## Text provided
I new i was missing some thing  :doh:  , i get it now , your way is much better  :thumbup:

Thanks Rob

madjackghengis:
Hi Rob, I could have made the plate for direct indexing, but running it through a forty to one head makes the accuracy much greater.  Here's the gear
it may look like all the teeth are there, but the worm has worn the center out of each tooth and it is only the ends still showing.

here's a side view of the gear and the flycutter which will cut the new gear.

A close look at the fly cutter will show the ground tooth which will cut the groove in the new blank

The chuck will come off the lathe, go on the indexing engine, set at the worm's helix angle, and the fifty one teeth cut for a new gear.  More pictures will come, when the gear is cut, and when it is back in the drive motor, and working. :headbang:  mad jack

madjackghengis:

with the chuck, stub arbor and gear blank mounted on the mill, making the first cuts

a closer look at the mill, cutting with a fly cutter, ground to match the old gear teeth

another close look at the cut

teeth finished, gear ready for cutting a keyway, note the groove worn in the teeth of the old gear

new and old gear lying side by side

setting up the shaper to cut the keyway

cutting the keyway, ten minutes to set up, two minutes to cut it.

## Stated problem 1
Translate this sentence from the gear-cutting thread into Spanish: "it may look like all the teeth are there, but the worm has worn the center out of each tooth and it is only the ends still showing."
## Stated problem 2
In the gear-cutting thread, turn the paragraph beginning "The chuck will come off the lathe" into a short bulleted list that keeps its main facts.
## Stated problem 3
According to the gear-cutting thread, how long did it take to cut the keyway once it was set up?

## Listed entries
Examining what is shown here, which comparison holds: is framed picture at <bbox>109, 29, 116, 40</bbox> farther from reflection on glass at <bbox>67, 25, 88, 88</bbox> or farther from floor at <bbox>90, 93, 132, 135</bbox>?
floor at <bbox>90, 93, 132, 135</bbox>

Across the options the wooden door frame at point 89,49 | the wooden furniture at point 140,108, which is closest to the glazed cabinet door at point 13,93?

==

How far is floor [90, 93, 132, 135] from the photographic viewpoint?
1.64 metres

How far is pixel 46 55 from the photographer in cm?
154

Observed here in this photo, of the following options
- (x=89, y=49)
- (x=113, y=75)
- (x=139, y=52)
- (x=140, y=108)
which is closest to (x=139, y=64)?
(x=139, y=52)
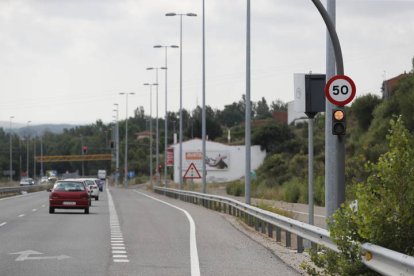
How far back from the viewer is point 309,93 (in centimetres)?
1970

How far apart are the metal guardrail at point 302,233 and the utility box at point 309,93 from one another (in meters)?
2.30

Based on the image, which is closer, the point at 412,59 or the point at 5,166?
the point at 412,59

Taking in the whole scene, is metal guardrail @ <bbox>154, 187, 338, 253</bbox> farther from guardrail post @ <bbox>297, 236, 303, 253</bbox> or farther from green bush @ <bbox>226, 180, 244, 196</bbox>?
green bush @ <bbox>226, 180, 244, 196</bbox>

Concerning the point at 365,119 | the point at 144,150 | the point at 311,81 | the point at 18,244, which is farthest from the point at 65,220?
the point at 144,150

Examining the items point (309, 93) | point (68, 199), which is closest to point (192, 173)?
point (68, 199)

## Output 1
Puede parecer que todos los dientes están ahí, pero el tornillo sin fin ha desgastado el centro de cada diente y solo se ven los extremos.

## Output 2
- The chuck will be taken off the lathe and mounted on the indexing engine.
- The engine will be set at the worm's helix angle.
- Fifty-one teeth will be cut for a new gear.
- More pictures will be posted when the gear is cut and when it is back in the drive motor and working.

## Output 3
Two minutes.